* SELECTED TEXT:
★ ★ ★ ★ ★ ★ ★

And if Apple's Supplier Responsibility: 2011 Progress Report, released Monday, is to believed, Cupertino's employee-welfare auditors are kicking some serious regulatory butt.

For example, the report asserts, Apple terminated business with one facility at which management "presented falsified payroll records and provided misleading interview answers to Apple's audit team," and with another at which a facility manager "offered cash to Apple's third-party auditors, asking them to reduce the number of audit findings."

Apple's team discovered 10 facilities that hired a total of 91 underage workers. (Although the report doesn't specify where the offending facilities were located, 16 is the legal working age in China). One of those offending facilities had hired a total of 42 child laborers. "We determined management had chosen to overlook the issue and was not committed to addressing the problem," the report says of that facility, adding: "Apple has terminated business with the facility."

In other cases, Apple declined to drop the axe, and instead gave the companies another chance. For example, at one "A facility manager assembled workers and told them to provide false wage payment information to Apple auditors." That company was merely required to produce the actual records and to better train its management staff – but Apple will "will return for a full reaudit in 2011."

The report devotes one section to the use of the dangerous chemical n-hexane, which can cause serious health problems if used in an unventilated workspace. "In 2010," the report reads, "we learned that 137 workers at the Suzhou facility of Wintek, one of Apple's suppliers, had suffered adverse health effects following exposure to n-hexane, a chemical in cleaning agents used in some manufacturing processes."

Apple reports that it instructed Wintek to stop using n-hexane, and to fix their insufficient ventilation system, which had contributed to the problem. "Since these changes," the report contends, "no new workers have suffered difficulties from chemical exposure."

★ ★ ★ ★ ★ ★ ★

* DATA BELOW:
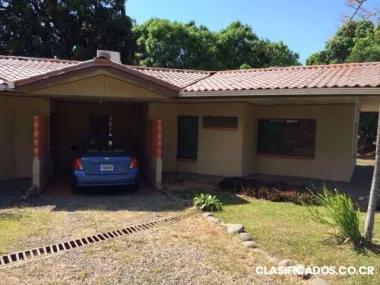 Alquilo casa/quinta san mateo alajuela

★ ★ ★ ★ ★ ★ ★

* WORK TO BE COMPLETED: Reproduce, word for word, the stretch from "And if Apple's" through "serious regulatory butt." in the text about Apple's supplier audits.

* TASK RESULT:
And if Apple's Supplier Responsibility: 2011 Progress Report, released Monday, is to believed, Cupertino's employee-welfare auditors are kicking some serious regulatory butt.